>>>

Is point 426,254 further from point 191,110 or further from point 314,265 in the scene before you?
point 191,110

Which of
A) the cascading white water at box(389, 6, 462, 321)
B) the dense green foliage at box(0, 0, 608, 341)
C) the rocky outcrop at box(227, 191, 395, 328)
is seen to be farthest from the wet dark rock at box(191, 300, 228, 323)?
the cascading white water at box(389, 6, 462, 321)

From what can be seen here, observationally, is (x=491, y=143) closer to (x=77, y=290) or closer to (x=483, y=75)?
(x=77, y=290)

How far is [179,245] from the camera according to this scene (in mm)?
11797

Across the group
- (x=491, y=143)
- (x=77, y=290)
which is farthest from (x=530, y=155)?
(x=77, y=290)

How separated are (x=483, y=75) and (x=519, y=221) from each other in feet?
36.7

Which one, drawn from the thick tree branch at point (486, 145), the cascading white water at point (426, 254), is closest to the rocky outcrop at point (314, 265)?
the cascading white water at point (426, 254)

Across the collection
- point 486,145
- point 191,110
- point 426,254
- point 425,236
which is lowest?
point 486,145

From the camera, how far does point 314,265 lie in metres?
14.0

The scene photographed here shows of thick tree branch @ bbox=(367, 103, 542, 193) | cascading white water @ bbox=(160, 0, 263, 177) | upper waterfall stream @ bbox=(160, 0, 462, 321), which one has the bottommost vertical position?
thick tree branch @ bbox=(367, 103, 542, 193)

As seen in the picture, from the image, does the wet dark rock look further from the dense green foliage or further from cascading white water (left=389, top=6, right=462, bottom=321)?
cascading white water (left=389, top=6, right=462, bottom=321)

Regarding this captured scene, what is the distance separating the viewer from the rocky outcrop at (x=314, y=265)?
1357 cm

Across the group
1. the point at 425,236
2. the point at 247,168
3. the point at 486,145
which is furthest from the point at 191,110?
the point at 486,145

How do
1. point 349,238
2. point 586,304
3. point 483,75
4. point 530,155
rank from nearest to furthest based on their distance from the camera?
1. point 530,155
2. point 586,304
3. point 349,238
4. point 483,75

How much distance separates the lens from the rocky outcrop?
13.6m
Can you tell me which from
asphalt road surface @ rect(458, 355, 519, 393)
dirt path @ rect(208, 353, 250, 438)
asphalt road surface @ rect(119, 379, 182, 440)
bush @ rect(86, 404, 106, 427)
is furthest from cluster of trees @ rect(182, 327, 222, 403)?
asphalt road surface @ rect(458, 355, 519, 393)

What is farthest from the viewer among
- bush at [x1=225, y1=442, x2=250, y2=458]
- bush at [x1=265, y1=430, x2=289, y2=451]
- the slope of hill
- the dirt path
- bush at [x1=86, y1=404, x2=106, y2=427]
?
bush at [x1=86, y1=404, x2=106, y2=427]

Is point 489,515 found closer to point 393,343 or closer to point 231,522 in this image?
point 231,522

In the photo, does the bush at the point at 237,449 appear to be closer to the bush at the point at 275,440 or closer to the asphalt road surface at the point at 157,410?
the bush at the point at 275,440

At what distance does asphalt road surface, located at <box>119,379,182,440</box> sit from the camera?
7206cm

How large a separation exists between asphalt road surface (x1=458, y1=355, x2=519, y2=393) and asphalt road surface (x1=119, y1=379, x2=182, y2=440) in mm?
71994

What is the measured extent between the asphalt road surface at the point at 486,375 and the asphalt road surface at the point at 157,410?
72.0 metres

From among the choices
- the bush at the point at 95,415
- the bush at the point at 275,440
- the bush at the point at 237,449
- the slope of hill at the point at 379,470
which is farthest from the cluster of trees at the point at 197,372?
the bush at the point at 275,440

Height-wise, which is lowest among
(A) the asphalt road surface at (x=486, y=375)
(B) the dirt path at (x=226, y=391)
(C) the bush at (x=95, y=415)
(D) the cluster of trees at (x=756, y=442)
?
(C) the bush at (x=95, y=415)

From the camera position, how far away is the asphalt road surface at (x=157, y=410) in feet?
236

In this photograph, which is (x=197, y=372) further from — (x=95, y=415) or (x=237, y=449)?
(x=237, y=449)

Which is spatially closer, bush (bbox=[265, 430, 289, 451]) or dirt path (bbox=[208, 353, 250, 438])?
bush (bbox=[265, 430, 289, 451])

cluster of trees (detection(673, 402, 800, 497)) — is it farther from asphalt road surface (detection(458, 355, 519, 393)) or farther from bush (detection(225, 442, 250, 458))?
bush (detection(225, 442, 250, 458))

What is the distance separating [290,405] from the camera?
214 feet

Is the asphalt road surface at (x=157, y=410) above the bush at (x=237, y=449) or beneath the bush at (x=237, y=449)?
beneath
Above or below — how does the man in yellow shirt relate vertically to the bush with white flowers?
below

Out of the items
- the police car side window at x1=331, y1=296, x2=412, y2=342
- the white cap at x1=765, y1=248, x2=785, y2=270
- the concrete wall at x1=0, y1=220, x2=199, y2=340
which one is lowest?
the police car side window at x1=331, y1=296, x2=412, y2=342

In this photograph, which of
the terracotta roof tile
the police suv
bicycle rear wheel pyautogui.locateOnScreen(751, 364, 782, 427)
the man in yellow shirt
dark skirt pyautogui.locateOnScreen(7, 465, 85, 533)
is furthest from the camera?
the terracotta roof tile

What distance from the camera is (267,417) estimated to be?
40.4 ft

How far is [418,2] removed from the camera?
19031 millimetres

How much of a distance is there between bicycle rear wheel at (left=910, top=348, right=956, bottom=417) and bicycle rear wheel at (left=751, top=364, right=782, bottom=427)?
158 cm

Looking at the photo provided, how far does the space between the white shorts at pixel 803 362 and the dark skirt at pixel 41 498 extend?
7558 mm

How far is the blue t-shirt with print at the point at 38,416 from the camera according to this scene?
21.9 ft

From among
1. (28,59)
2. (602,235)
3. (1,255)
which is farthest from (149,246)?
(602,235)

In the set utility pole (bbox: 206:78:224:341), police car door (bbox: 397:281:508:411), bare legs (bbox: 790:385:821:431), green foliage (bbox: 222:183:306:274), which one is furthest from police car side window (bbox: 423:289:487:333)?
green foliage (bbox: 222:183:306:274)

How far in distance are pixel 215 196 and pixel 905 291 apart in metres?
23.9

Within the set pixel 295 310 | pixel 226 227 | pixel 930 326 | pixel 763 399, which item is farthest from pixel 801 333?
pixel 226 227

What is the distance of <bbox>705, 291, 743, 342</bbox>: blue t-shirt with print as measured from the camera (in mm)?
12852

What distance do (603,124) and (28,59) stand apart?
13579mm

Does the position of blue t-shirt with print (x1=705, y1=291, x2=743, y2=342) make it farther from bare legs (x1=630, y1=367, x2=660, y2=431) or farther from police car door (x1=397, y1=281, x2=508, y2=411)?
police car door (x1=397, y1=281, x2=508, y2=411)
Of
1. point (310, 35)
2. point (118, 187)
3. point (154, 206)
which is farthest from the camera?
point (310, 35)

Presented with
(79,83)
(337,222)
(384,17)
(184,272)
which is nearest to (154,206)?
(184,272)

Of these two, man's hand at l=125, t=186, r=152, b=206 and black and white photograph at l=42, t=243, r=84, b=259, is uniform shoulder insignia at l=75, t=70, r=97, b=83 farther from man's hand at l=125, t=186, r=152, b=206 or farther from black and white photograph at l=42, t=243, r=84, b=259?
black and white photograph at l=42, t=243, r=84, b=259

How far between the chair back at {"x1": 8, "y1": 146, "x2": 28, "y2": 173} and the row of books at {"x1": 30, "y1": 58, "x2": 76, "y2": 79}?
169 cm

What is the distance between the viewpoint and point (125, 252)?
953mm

<<<

### [What this task involves]
Update all of the data above by replacing every "scene" with "view", and leave everything else unchanged.

### [Finished answer]
Is point 426,254 further from point 191,110 or further from point 314,265 in the view before you?
point 191,110

Which of
A) the cascading white water at box(389, 6, 462, 321)
B) the dense green foliage at box(0, 0, 608, 341)
C) the rocky outcrop at box(227, 191, 395, 328)
is seen to be farthest from the wet dark rock at box(191, 300, 228, 323)?
the cascading white water at box(389, 6, 462, 321)

From what can be seen here, observationally, is (x=491, y=143) closer to (x=77, y=290) or closer to (x=483, y=75)?
(x=77, y=290)

How far is [179,245] from the camera according to this view (in mm)?
11797

Across the group
- (x=491, y=143)
- (x=77, y=290)
which is farthest from (x=530, y=155)?
(x=77, y=290)

How separated are (x=483, y=75) and (x=519, y=221) from each other in feet?
36.7

Which one, drawn from the thick tree branch at point (486, 145), the cascading white water at point (426, 254), is closest to the rocky outcrop at point (314, 265)?
the cascading white water at point (426, 254)

Across the collection
- point 486,145
- point 191,110
- point 426,254
- point 425,236
which is lowest?
point 486,145

From the camera, how far does point 314,265 lie in metres?
14.0

The view photographed here shows of thick tree branch @ bbox=(367, 103, 542, 193) | cascading white water @ bbox=(160, 0, 263, 177) | upper waterfall stream @ bbox=(160, 0, 462, 321), which one has the bottommost vertical position?
thick tree branch @ bbox=(367, 103, 542, 193)

As seen in the picture, from the image, does the wet dark rock look further from the dense green foliage or further from cascading white water (left=389, top=6, right=462, bottom=321)?
cascading white water (left=389, top=6, right=462, bottom=321)

Regarding this captured view, what is the distance separating the viewer from the rocky outcrop at (x=314, y=265)?
1357 cm

Across the group
1. the point at 425,236
2. the point at 247,168
3. the point at 486,145
which is furthest from the point at 191,110?
the point at 486,145

How do
1. point 349,238
2. point 586,304
3. point 483,75
4. point 530,155
rank from nearest to furthest based on their distance from the camera?
1. point 530,155
2. point 586,304
3. point 349,238
4. point 483,75

How much distance separates the lens from the rocky outcrop?
13.6m
Can you tell me which from
asphalt road surface @ rect(458, 355, 519, 393)
dirt path @ rect(208, 353, 250, 438)
asphalt road surface @ rect(119, 379, 182, 440)
bush @ rect(86, 404, 106, 427)
is furthest from cluster of trees @ rect(182, 327, 222, 403)?
asphalt road surface @ rect(458, 355, 519, 393)

What is farthest from the viewer among
- bush at [x1=225, y1=442, x2=250, y2=458]
- bush at [x1=265, y1=430, x2=289, y2=451]
- the slope of hill
- the dirt path
- bush at [x1=86, y1=404, x2=106, y2=427]
?
bush at [x1=86, y1=404, x2=106, y2=427]

Is point 489,515 found closer to point 393,343 or closer to point 231,522 in this image?
point 231,522

In the photo, does the bush at the point at 237,449 appear to be closer to the bush at the point at 275,440 or closer to the asphalt road surface at the point at 157,410?
the bush at the point at 275,440

At what distance does asphalt road surface, located at <box>119,379,182,440</box> sit from the camera?
7206cm

How large a separation exists between asphalt road surface (x1=458, y1=355, x2=519, y2=393) and asphalt road surface (x1=119, y1=379, x2=182, y2=440) in mm?
71994

What is the measured extent between the asphalt road surface at the point at 486,375 and the asphalt road surface at the point at 157,410?
72.0 metres

From among the choices
- the bush at the point at 95,415
- the bush at the point at 275,440
- the bush at the point at 237,449
- the slope of hill at the point at 379,470
which is farthest from the cluster of trees at the point at 197,372?
the bush at the point at 275,440

Height-wise, which is lowest among
(A) the asphalt road surface at (x=486, y=375)
(B) the dirt path at (x=226, y=391)
(C) the bush at (x=95, y=415)
(D) the cluster of trees at (x=756, y=442)
?
(C) the bush at (x=95, y=415)

From the camera position, how far away is the asphalt road surface at (x=157, y=410) in feet?
236

In this photograph, which is (x=197, y=372) further from — (x=95, y=415) or (x=237, y=449)?
(x=237, y=449)

Which is spatially closer, bush (bbox=[265, 430, 289, 451]) or dirt path (bbox=[208, 353, 250, 438])?
bush (bbox=[265, 430, 289, 451])

cluster of trees (detection(673, 402, 800, 497)) — is it farther from asphalt road surface (detection(458, 355, 519, 393)) or farther from bush (detection(225, 442, 250, 458))?
bush (detection(225, 442, 250, 458))

What is the distance separating [290,405] from the camera?
214 feet

Is the asphalt road surface at (x=157, y=410) above the bush at (x=237, y=449) or beneath the bush at (x=237, y=449)?
beneath
Above or below — how does the man in yellow shirt relate vertically to the bush with white flowers?
below

Out of the items
- the police car side window at x1=331, y1=296, x2=412, y2=342
- the white cap at x1=765, y1=248, x2=785, y2=270
- the concrete wall at x1=0, y1=220, x2=199, y2=340
which one is lowest?
the police car side window at x1=331, y1=296, x2=412, y2=342

In this photograph, which of
the terracotta roof tile
the police suv
bicycle rear wheel pyautogui.locateOnScreen(751, 364, 782, 427)
the man in yellow shirt
dark skirt pyautogui.locateOnScreen(7, 465, 85, 533)
is furthest from the camera?
the terracotta roof tile

What distance from the camera is (267,417) estimated to be?
40.4 ft

How far is [418,2] removed from the camera?
19031 millimetres

How much of a distance is there between bicycle rear wheel at (left=910, top=348, right=956, bottom=417) and bicycle rear wheel at (left=751, top=364, right=782, bottom=427)?
158 cm

Looking at the photo provided, how far does the space between the white shorts at pixel 803 362 and the dark skirt at pixel 41 498 extend?
7558 mm

How far is the blue t-shirt with print at the point at 38,416 from the camera according to this view?
21.9 ft

From among
1. (28,59)
2. (602,235)
3. (1,255)
which is farthest from (149,246)?
(602,235)

In the set utility pole (bbox: 206:78:224:341), police car door (bbox: 397:281:508:411), bare legs (bbox: 790:385:821:431), green foliage (bbox: 222:183:306:274), which one is furthest from police car side window (bbox: 423:289:487:333)?
green foliage (bbox: 222:183:306:274)

How far in distance are pixel 215 196 and pixel 905 291 apart in metres?
23.9

Within the set pixel 295 310 | pixel 226 227 | pixel 930 326 | pixel 763 399, which item is farthest from pixel 801 333?
pixel 226 227

What is the distance of <bbox>705, 291, 743, 342</bbox>: blue t-shirt with print as measured from the camera (in mm)?
12852

What distance do (603,124) and (28,59) stand apart?
13579mm

Does the position of blue t-shirt with print (x1=705, y1=291, x2=743, y2=342) make it farther from bare legs (x1=630, y1=367, x2=660, y2=431) or farther from police car door (x1=397, y1=281, x2=508, y2=411)?
police car door (x1=397, y1=281, x2=508, y2=411)
Of
1. point (310, 35)
2. point (118, 187)
3. point (154, 206)
which is farthest from the camera?
point (310, 35)

Presented with
(79,83)
(337,222)
(384,17)
(184,272)
which is nearest to (154,206)?
(184,272)

Of these two, man's hand at l=125, t=186, r=152, b=206 and black and white photograph at l=42, t=243, r=84, b=259, is uniform shoulder insignia at l=75, t=70, r=97, b=83 farther from man's hand at l=125, t=186, r=152, b=206 or farther from black and white photograph at l=42, t=243, r=84, b=259?
black and white photograph at l=42, t=243, r=84, b=259

How far between the chair back at {"x1": 8, "y1": 146, "x2": 28, "y2": 173} and the row of books at {"x1": 30, "y1": 58, "x2": 76, "y2": 79}?
169 cm

What is the distance between the viewpoint and point (125, 252)?
953mm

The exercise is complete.